Troubleshooting gem5 Errors
Table of Contents
1. Compilation Errors
1.1. Treating Warnings as Errors
If your build fails because of some non-harmful warnings, comment the
'-Werror',
line in the SConstruct
file:
# Treat warnings as errors but white list some warnings that we # want to allow (e.g., deprecation warnings). main.Append(CCFLAGS=['-Wno-error=deprecated-declarations', '-Wno-error=deprecated', #'-Werror', ])
1.2. Python? No such file or directory!
If your build fails because /usr/bin/env: 'python': No such file or
directory
, install python3
and/or create a symlink like this:
sudo ln -s /usr/bin/python3 /usr/bin/python
2. Runtime Errors
This guide reference some gem5 runtime errors that we had to solve during our development. This is far from a complete list, but still, it might help someone.

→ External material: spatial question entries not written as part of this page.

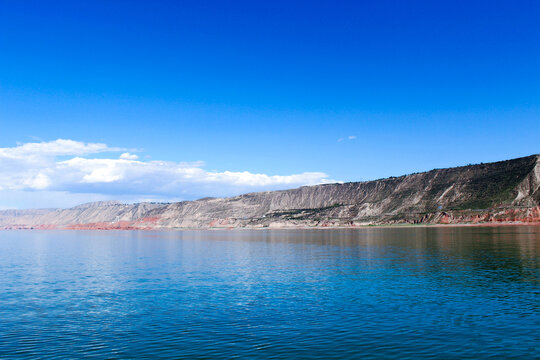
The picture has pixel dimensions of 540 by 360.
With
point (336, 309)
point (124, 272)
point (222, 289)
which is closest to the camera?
point (336, 309)

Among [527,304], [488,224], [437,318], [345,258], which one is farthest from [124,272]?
[488,224]

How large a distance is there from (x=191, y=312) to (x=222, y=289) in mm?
8437

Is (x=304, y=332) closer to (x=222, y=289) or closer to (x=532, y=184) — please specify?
(x=222, y=289)

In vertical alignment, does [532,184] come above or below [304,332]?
above

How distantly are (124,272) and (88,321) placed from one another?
81.6ft

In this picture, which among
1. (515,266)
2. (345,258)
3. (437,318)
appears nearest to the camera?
(437,318)

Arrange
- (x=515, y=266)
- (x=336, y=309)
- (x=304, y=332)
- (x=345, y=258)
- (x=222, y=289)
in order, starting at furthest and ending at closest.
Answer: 1. (x=345, y=258)
2. (x=515, y=266)
3. (x=222, y=289)
4. (x=336, y=309)
5. (x=304, y=332)

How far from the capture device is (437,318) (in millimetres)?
24375

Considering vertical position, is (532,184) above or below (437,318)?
above

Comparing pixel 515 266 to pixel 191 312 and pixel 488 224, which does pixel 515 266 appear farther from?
pixel 488 224

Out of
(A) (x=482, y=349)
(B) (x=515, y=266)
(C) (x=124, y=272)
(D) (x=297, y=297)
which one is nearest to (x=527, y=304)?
(A) (x=482, y=349)

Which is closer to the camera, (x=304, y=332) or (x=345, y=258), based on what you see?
(x=304, y=332)

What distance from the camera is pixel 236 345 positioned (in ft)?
66.5

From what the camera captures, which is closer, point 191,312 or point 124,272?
point 191,312
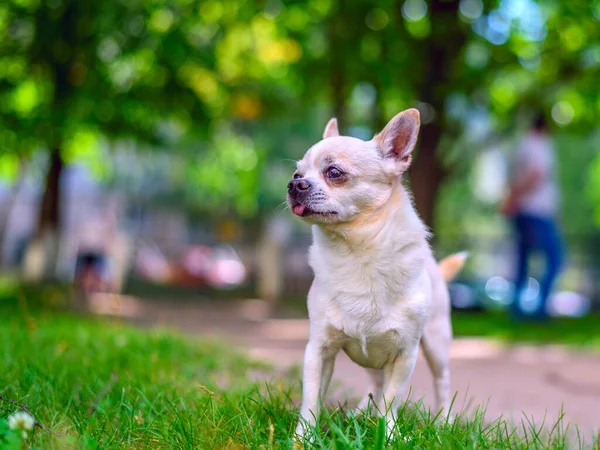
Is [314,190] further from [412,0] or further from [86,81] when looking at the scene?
[412,0]

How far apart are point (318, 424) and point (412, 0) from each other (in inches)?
504

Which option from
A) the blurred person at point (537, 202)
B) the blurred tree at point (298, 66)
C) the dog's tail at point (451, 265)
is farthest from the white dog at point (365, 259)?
the blurred tree at point (298, 66)

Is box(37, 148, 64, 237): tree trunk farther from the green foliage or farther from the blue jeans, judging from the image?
the blue jeans

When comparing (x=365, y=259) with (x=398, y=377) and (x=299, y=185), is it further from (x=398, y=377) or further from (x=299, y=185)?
(x=398, y=377)

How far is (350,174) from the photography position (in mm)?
3305

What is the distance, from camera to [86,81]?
11422 millimetres

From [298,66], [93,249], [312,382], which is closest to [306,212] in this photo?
[312,382]

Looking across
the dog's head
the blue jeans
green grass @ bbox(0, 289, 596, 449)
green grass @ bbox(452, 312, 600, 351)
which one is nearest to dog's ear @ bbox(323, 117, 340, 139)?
the dog's head

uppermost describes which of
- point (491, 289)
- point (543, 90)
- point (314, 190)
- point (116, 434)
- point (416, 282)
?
point (543, 90)

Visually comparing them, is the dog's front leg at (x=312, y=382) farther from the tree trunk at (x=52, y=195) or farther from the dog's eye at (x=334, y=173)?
the tree trunk at (x=52, y=195)

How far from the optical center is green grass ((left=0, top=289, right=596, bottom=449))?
9.46ft

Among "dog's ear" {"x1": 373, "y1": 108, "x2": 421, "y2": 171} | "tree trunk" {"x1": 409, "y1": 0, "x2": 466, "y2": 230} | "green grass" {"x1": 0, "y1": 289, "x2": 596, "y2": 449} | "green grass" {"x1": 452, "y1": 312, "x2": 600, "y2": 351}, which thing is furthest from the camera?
"tree trunk" {"x1": 409, "y1": 0, "x2": 466, "y2": 230}

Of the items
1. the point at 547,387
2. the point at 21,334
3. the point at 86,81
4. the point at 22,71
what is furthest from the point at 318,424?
the point at 22,71

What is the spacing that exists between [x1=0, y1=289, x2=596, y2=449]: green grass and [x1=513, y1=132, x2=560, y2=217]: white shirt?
18.8 feet
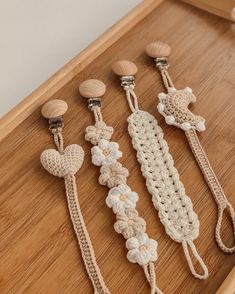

2.1. AttributeError: Can't resolve proxy 'any' of type 'XXX' from 'XXX'
2.1.1. Goal
This is the error we will troubleshoot:
AttributeError: Can't resolve proxy 'any' of type 'ArmSystem' from 'system.realview.generic_timer'
2.1.2. Explanation
- The proxy parameter in gem5 is a Python helper mechanism which is
used to handle, affect and verify parameters of
SimObject
. It's implemented in theGem5/src/python/m5/proxy.py
file. A special proxy paramater is a proxy parameter which have a dedicated class into the
proxy.py
file. Consider this special proxy parameter (Parent.any
):system = Param.System(Parent.any, "The system the object is part of")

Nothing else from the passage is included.